Directions for this task: Copy out exactly each line from the line with "Looking at the photograph, does" through the last line of the material below.

Part of a data file

────────

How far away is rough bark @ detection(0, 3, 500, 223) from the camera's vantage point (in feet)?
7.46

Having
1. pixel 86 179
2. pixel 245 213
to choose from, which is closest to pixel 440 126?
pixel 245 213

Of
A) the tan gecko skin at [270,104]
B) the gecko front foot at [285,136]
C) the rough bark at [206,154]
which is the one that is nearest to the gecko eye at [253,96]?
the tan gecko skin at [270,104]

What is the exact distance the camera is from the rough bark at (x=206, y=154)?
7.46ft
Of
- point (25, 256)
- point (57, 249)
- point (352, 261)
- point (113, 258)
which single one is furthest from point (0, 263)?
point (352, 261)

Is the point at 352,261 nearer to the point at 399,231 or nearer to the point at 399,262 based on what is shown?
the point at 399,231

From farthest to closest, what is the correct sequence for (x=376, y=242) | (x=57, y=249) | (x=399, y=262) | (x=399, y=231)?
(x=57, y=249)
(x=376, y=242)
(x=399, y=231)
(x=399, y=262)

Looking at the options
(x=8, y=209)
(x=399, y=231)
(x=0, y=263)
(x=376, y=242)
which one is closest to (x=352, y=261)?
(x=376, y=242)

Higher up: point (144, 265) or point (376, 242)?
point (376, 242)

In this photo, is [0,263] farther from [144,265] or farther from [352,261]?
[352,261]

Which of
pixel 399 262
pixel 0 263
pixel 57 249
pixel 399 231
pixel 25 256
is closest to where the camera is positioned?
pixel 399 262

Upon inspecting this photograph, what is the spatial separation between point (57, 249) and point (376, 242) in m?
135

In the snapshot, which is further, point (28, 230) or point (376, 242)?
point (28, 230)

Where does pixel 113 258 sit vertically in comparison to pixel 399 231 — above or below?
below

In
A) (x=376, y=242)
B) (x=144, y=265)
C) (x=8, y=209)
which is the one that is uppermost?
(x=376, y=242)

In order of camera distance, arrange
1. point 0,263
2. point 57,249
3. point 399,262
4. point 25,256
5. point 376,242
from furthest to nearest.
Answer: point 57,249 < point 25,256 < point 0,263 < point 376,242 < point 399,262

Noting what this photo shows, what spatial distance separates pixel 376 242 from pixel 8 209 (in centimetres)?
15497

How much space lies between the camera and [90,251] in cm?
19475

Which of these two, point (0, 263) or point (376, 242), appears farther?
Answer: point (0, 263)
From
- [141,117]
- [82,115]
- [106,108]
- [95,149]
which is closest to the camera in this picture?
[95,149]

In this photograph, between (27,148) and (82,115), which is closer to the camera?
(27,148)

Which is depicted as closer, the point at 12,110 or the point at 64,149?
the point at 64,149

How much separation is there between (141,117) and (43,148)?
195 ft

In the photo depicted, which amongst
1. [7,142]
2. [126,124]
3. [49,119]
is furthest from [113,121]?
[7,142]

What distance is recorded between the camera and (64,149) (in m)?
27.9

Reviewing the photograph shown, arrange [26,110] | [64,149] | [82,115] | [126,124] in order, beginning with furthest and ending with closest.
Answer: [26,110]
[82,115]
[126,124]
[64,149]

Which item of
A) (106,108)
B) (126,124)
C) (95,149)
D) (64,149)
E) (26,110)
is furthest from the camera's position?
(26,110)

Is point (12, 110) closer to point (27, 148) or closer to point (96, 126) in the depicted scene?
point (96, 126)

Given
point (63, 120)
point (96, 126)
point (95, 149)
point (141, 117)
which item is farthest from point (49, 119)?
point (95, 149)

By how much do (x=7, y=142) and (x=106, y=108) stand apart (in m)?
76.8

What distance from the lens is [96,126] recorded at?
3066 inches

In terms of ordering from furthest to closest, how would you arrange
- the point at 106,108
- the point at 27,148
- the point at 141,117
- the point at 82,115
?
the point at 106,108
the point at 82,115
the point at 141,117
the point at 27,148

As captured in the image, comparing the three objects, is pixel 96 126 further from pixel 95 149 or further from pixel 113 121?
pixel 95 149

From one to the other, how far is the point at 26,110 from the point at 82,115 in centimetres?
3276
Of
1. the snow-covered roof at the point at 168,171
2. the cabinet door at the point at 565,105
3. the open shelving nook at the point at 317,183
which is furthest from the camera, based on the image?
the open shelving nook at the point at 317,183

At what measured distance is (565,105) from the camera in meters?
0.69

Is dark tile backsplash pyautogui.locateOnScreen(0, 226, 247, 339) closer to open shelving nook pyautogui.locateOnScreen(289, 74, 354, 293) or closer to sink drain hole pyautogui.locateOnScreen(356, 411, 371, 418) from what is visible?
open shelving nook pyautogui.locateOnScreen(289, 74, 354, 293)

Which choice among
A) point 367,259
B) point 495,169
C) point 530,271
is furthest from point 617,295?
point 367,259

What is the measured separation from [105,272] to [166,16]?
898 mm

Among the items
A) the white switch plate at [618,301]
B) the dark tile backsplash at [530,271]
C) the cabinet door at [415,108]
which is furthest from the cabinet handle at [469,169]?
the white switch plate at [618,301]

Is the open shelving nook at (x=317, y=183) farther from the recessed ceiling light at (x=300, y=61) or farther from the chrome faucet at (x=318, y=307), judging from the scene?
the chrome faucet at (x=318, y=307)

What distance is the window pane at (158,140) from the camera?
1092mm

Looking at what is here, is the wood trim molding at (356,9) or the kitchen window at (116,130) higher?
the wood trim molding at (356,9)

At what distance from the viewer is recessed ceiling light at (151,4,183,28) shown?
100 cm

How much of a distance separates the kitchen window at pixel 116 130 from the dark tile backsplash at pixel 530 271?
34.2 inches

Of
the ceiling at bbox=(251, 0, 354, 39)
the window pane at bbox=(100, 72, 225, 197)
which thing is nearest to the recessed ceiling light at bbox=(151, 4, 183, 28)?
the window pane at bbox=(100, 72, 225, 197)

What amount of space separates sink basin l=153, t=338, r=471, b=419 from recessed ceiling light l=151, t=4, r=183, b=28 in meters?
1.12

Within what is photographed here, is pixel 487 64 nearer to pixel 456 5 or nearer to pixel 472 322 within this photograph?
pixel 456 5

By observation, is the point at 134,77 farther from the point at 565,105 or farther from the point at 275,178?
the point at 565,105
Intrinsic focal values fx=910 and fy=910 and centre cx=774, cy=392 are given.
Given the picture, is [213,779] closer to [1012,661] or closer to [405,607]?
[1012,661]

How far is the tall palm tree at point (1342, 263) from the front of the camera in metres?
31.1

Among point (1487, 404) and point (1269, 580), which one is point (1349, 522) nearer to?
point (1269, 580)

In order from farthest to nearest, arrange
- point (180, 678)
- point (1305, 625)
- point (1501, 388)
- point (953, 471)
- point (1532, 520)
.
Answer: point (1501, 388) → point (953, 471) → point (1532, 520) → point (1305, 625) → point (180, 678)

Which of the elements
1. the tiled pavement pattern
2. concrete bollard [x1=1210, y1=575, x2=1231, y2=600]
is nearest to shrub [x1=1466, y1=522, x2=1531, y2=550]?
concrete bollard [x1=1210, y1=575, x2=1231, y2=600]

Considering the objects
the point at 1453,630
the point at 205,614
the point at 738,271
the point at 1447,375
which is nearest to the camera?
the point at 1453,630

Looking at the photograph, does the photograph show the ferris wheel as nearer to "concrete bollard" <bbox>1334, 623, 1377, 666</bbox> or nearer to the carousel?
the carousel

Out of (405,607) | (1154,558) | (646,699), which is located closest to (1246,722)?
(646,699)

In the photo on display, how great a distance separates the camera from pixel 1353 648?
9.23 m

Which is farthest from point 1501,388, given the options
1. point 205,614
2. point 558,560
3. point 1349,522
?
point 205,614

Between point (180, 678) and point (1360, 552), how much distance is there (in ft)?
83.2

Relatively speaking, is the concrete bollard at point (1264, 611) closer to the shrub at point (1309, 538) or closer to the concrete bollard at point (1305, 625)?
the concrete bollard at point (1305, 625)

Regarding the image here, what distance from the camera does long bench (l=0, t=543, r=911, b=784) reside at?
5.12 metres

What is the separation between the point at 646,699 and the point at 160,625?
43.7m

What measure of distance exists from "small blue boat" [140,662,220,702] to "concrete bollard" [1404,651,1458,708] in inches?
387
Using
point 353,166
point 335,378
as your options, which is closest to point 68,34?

────────

Task response:
Looking at the photograph, does the photograph show the ferris wheel as nearer to "concrete bollard" <bbox>1334, 623, 1377, 666</bbox> or nearer to the carousel?
the carousel

Out of (405,607) | (1154,558) | (646,699), which is located closest to (1246,722)?
(646,699)

In the photo on display, how great a distance separates the camera from pixel 1353 648?
9.23 m

Which is farthest from point 1501,388, given the options
1. point 205,614
2. point 558,560
3. point 1349,522
?
point 205,614

Between point (180, 678) and point (1360, 552), how much distance is there (in ft)?
83.2

Relatively speaking, is the concrete bollard at point (1264, 611) closer to the shrub at point (1309, 538) or closer to the concrete bollard at point (1305, 625)?
the concrete bollard at point (1305, 625)

Regarding the image here, what distance from the camera does long bench (l=0, t=543, r=911, b=784) reside at?
5.12 metres

What is the separation between the point at 646,699 and the point at 160,625?
43.7m

What measure of distance exists from "small blue boat" [140,662,220,702] to "concrete bollard" [1404,651,1458,708] in inches?
387
Using
point 353,166
point 335,378
as your options, which is closest to point 68,34?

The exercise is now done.